_To do_
Return every line, unchanged, from the one containing "What is the" down to the last line.

_Input material_
....
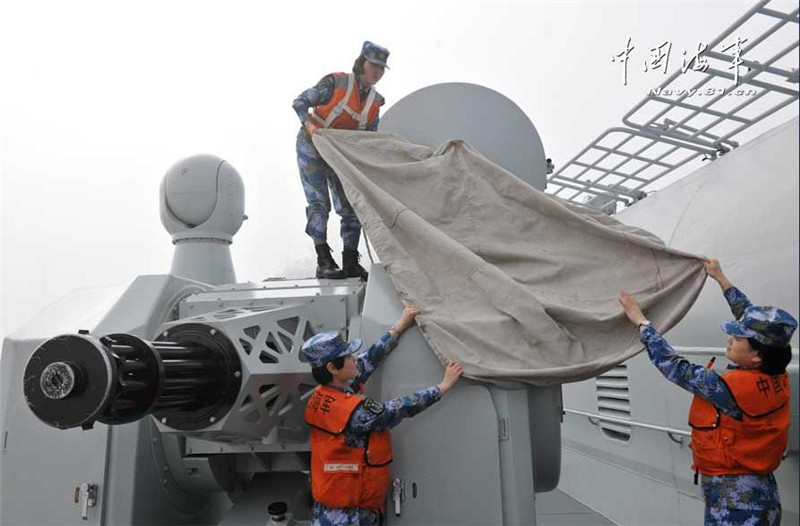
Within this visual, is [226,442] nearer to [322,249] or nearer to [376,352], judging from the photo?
[376,352]

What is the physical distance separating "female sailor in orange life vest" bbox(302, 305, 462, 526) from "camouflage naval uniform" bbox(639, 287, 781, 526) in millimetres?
1104

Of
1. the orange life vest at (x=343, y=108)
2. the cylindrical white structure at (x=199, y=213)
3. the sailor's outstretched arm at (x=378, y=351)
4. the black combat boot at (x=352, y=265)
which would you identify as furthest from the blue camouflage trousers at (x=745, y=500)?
the cylindrical white structure at (x=199, y=213)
....
_Result_
What is the physical distance separating "female sailor in orange life vest" bbox(302, 305, 462, 526) from "camouflage naval uniform" bbox(639, 287, 781, 526) in millimetres?
1104

Of
1. the orange life vest at (x=343, y=108)
2. the cylindrical white structure at (x=199, y=213)
3. the sailor's outstretched arm at (x=378, y=351)
4. the black combat boot at (x=352, y=265)
which would you identify as furthest from the blue camouflage trousers at (x=745, y=500)?
the cylindrical white structure at (x=199, y=213)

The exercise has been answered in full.